En la mesa se ponía mejor, porque todos los olores y sabores que había cuchareado se juntaban en un solo plato. El puré remojado con el juguito, el pancito con la médula del osobuco y la carne que se despegaba fácil del hueso, así nunca quedamos picados con haber tenido que dejar  algo de nuestro almuerzo casero. Y váyalo sabiendo: con guisos y jugos no importa que le digan maleducado, pero defienda su derecho impostergable al sopeo con pan.

Les dejo la receta que encontré a ver si se animan a hacerlo.
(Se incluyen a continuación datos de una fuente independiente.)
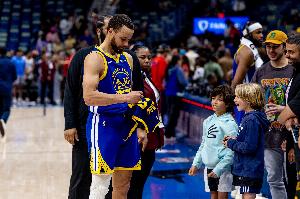 湾媒：裁判就看着库里被打劫 然后默默吞下哨子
Piense en lo orgullosa que se sentiría su abuelita de ver que su preparación no se perdió por culpa de los delivery.

 

RECETA

Para el Osobuco al jugo:

Ingredientes 

6 osobucos grandes de res (o vaca en buen chileno)

1,5 cucharadas aceite

1 cebolla mediana picada en juliana

2 zanahorias peladas en rodajas (la mejor parte remojada con el jugo, yo le echo como 3 de puro golosa)
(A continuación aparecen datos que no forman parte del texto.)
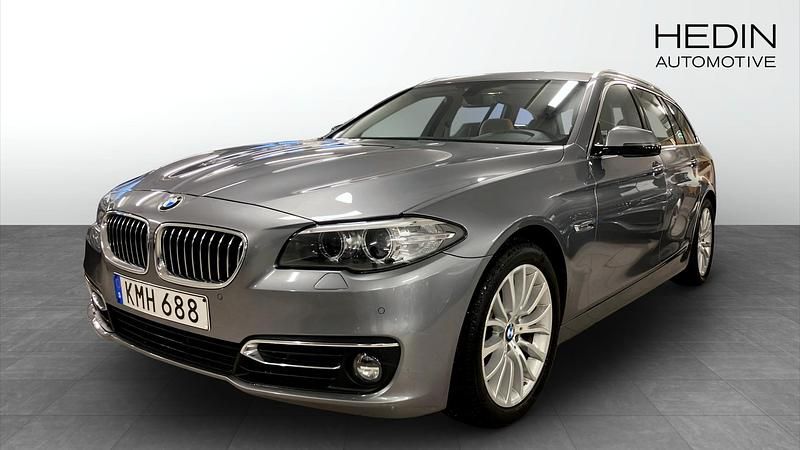 Begagnad 2014 BMW 520 Kombi | 210 000 kr (Dyr) - Bild 1/4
¼  pimentón rojo pelado en tiras

½ tomate maduro picado (puede sumarle un chorrito de salsa de tomates)

½ taza de vino

1 hoja laurel

Sal, pimienta y comino a gusto

Nota: Como es cocina de abuela, los opcionales siempre son libres según usted recuerde cómo era que lo comía en casa. Entonces métale ajo, o sáquele el laurel, ocupe aceite de oliva o de maravilla… en resumen, sea feliz cocinando.

Preparación

Lavar los osobucos, secar y sazonar con sal, pimienta y comino. Dorar la carne por ambos lados. Retirar y reservar. Freír a fuego bajo la cebolla, zanahoria y pimentones hasta que la primera se ponga algo transparente y se suelten los jugos. Luego, agregar el tomate, la salsa si quiere y la hoja de laurel. Incorporar los osobucos y el vino. Cocinar a fuego lento y si se seca mucho, agregar más vino o un poco de agua hirviendo, y vaya probando que esto es alquimia pura.

Para el Puré:

Ingredientes

1 Kg. de papas (grandes o chicas, elija usted si se demora más o menos pelándolas)

Leche, mantequilla, sal

Preparación

Pelar las papas y echarlas a cocer con sal. Déjelas hervir hasta que cuando les meta el cuchillo, éste pase fácil a través de ellas. Bote el agua y para no ensuciar más trastes, adentro de la misma olla las muele con la batidora, incorporando de a poco la leche y la mantequilla. Si quiere aún más cremoso todo, puede hacerlo con crema, y ¡listo!

Nota: Recuerde que tal como nos enseñaron desde chiquititos a no botar la comida, el puré viejo también sirve. Si le sobra, aprovéchelo en papas rellenas o pastel de papa.